Clinical Trial: Pharmacokinetic and in Vitro Transmission Blocking Activities Study of Primaquine Compare to Methylene Blue in Healthy Volunteer Both G6PD Normal and G6PD Deficiency

Study Status: Completed
Recruit Status: Completed
Study Type: Interventional

Official Title: Open Label Randomized Controlled Trial Pharmacokinetic and Vitro Transmission Blocking Activities Study of Primaquine Compare to Methylene Blue in Healthy Volunteer Both G6PD

Brief Summary: The emergence of partial artemisinin resistance in Plasmodium falciparum on the Cambodia-Thai border and more recently on the Myanmar-Thai border jeopardizes the renewed global efforts of control and elimination of malaria. Containment of this severe threat requires reduction of transmission of the resistant phenotype by adding gametocytocidal drugs to the treatment of falciparum malaria. Mathematical models also predict that transmission blocking will be required if the goal of malaria elimination is to be achieved. The only drug currently available with strong gametocytocidal properties against the more mature gametocytes is primaquine. However, the oxidative properties of primaquine readily causes acute haemolysis in glucose 6 phosphate dehydrogenase (G6PD) deficiency, the degree of which appears to be inversely related to G6PD enzyme activity. Because of these safety concerns, primaquine is not widely deployed in treatment regimens for falciparum malaria, even in areas with documented artemisinin resistance. Methylene blue, which does not exert its action through an oxidative mechanism, is a promising alternative as a gametocytocidal adjuvant to artemisinin combination therapies (ACTs). Paul Ehrlich discovered methylene blue as the first synthetic drug ever to treat malaria.
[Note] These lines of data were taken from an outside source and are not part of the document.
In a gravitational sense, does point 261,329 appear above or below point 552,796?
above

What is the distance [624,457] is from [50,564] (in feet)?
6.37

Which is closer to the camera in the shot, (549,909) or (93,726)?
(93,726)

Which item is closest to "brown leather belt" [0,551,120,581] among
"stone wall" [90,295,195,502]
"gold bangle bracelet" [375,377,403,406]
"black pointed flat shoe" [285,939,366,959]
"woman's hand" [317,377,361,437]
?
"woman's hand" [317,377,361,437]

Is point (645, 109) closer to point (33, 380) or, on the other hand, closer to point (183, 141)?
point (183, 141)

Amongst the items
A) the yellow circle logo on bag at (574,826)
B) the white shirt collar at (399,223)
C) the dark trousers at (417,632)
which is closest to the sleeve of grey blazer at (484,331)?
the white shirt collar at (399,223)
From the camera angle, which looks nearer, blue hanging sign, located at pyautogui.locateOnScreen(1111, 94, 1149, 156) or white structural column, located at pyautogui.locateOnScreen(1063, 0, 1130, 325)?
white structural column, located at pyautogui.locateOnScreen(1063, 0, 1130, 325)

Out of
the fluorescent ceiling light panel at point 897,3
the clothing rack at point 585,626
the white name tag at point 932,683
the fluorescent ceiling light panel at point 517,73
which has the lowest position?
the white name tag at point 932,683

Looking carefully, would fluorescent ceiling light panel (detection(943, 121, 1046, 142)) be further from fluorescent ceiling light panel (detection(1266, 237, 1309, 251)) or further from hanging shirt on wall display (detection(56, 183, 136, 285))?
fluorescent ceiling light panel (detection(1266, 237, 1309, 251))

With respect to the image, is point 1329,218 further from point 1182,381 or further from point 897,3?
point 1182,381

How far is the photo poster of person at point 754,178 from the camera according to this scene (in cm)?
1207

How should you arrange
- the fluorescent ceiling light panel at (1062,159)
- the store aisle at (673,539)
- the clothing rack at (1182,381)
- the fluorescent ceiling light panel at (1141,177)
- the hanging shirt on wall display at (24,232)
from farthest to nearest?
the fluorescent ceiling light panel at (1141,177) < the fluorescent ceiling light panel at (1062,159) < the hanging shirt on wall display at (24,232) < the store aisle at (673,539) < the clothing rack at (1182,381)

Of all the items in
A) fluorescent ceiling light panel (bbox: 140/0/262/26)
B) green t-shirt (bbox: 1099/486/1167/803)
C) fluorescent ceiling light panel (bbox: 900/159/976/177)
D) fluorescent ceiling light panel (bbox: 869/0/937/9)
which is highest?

In contrast with primaquine, the thiazine dye methylene blue asserts its properties as an oxidizing agent only at very high doses, whereas at pharmacologic doses it has reducing agent properties and is for this reason used as a medication for the treatment of methemoglobinemia. A recent laboratory study identified methylene blue as a potent inhibitor of gametocyte development across all stages, almost fully abolishing P. falciparum transmission to mosquitoes at concentrations readily achievable in humans. In addition, a recent clinical study in 180 children with uncomplicated falciparum malaria in Burkina Faso showed that, compared to artesunate-amodiaquine alone, addition of the cheap drug

Detailed Summary:
Sponsor: University of Oxford

Current Primary Outcome:

  • Pharmacokinetic profile of Primaquine [ Time Frame: 7 days ]
    Maximum concentration (Cmax), Area under the concentration curve (AUC 0-24), Elimination rate constant (PRQ-λz), and Elimination half life (t1/2) for primaquine when given standard dose in G6PD normal and G6PD deficiency
  • Pharmacokinetic profile of Carboxyprimaquine [ Time Frame: 7 days ]
    Maximum concentration (Cmax), area under the concentration curve (AUC 0-24), elimination rate constant (PRQ-λz), and elimination half life (t1/2) for carboxyprimaquine (primaquine metabolite) when given standard dose in G6PD normal and G6PD deficiency
  • Pharmacokinetic profile of Methylene blue [ Time Frame: 7 days ]
    Maximum concentration(Cmax), area under the concentration curve (AUC 0-24) elimination rate constant (MB-λz), and elimination half life (t1/2) for methylene blue when given standard dose in G6PD normal and G6PD deficiency
  • Oocysts production in mosquitoes [ Time Frame: 7 days ]
    Reduction of oocysts production in mosquitoes fed with gametocytes which were exposed to methylene blue and primaquine
  • Methaemoglobin, Hematocrit and Hemoglobin levels [ Time Frame: 7 days ]
    Methaemoglobin, hematocrit and hemoglobin level when given primaquine and methylene blue in G6PD normal and G6PD deficiency


Original Primary Outcome: Same as current

Current Secondary Outcome: Safety of Primaquine and Methylene Blue [ Time Frame: 1 month ]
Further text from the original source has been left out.